STATED GOAL A ::
Copy the passage about guiding children's instincts word for word, starting with "But those instinctive" and going on through "or in society.".
STATED GOAL B ::
Resume the passage about guiding children's instincts, writing on from its final sentence.

QUOTED PASSAGE ::
"""
The thing about children is their instincts must be guided. Any (sane) parent knows boys and girls are different. Boys are physical. They roughhouse, tease girls, play pranks and revel in their scrapes and injuries. Girls are verbal. They form close friendships, play with dolls and pretend to keep house. (Remember, I’m talking generalities. There will always be quiet, studious boys and rough-and-tumble girls.)
But those instinctive behaviors must be guided appropriately. That’s why role models (usually in the form of parents) are so necessary. Traditionally, men taught their sons to channel their energies in acceptable ways. This included learning a trade, being protective of women and children and preparing to take on their adult roles as husbands and fathers. Women taught their daughters to nurture children and keep the home in addition to career considerations. Husbands and wives balanced each other’s strengths and weaknesses.
What’s in vogue today is to teach children that their gender-specific instincts are wrong. Boys are punished for showing an interest in weapons or defense. Girls are ridiculed for wanting to embrace domesticity. Children become confused when their instincts conflict with what they’re being taught, either at school, at home or in society.
"""
EXTRACTED RECORDS ::
"""
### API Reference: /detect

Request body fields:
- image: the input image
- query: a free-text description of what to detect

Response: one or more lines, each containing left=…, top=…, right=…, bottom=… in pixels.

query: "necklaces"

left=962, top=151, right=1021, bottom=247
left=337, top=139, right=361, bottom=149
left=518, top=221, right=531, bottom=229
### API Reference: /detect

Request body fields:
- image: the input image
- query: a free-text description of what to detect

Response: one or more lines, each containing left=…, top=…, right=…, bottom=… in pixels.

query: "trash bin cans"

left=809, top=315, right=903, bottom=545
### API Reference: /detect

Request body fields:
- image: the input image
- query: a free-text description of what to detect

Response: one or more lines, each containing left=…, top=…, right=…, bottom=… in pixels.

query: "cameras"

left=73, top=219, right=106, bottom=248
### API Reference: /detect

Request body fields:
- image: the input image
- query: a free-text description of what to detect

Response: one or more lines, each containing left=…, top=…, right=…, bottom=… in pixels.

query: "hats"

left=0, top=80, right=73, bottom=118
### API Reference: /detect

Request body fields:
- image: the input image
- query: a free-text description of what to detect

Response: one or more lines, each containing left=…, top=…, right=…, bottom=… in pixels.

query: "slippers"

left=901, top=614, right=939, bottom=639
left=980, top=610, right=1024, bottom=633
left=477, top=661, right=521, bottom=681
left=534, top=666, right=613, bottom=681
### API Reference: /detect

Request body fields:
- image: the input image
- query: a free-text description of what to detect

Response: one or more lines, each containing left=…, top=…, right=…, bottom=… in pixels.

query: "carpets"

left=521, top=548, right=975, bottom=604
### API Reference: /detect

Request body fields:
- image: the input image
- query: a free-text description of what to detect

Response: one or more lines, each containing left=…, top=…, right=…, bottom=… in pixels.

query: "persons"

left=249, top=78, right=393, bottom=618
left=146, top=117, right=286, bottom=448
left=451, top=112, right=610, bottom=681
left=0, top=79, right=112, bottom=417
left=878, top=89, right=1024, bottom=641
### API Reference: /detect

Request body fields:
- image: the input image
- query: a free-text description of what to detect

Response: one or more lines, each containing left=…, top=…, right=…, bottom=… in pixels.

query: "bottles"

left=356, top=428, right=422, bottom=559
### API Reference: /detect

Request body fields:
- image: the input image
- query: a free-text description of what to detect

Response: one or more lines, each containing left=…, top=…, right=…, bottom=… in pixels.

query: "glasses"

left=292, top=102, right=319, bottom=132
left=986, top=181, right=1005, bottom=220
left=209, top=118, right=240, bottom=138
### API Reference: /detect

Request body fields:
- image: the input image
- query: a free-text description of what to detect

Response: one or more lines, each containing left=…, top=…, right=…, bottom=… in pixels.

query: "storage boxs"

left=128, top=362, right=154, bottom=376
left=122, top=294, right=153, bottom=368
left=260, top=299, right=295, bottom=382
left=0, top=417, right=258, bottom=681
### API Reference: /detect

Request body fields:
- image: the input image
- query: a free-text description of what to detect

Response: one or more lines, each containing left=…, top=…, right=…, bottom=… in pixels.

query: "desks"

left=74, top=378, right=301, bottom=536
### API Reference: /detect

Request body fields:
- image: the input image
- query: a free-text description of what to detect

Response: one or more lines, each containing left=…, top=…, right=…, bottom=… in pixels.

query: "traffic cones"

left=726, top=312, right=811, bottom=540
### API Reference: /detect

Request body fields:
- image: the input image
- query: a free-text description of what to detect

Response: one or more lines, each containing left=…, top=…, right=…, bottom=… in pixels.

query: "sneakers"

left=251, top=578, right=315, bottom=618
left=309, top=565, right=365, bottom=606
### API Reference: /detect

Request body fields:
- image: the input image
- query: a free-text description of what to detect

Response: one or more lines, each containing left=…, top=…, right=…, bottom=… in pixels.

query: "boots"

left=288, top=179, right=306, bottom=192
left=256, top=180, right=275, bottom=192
"""
OUTPUT A ::
But those instinctive behaviors must be guided appropriately. That’s why role models (usually in the form of parents) are so necessary. Traditionally, men taught their sons to channel their energies in acceptable ways. This included learning a trade, being protective of women and children and preparing to take on their adult roles as husbands and fathers. Women taught their daughters to nurture children and keep the home in addition to career considerations. Husbands and wives balanced each other’s strengths and weaknesses.
What’s in vogue today is to teach children that their gender-specific instincts are wrong. Boys are punished for showing an interest in weapons or defense. Girls are ridiculed for wanting to embrace domesticity. Children become confused when their instincts conflict with what they’re being taught, either at school, at home or in society.

OUTPUT B ::
A wheel is a perfect circle. It fulfills its function perfectly. But when progressives try to reinvent that wheel – to tweak it, change its shape, or attempt to redefine its function – the result is a messy and useless item no longer capable of doing its job. It simply lies there and trips people up.
That’s what’s happening to the current and tragic crop of “gender-neutral” children. Without knowing what their role or function is in life, the best they can do is become activists, whose sole purpose is to lie there and trip people up.
A bolt and a nut keep things together. Without both, things fall apart. Next time you’re in your car doing 60 mph, be thankful the maker understood this indisputable reality.
And quit denying your Maker’s design.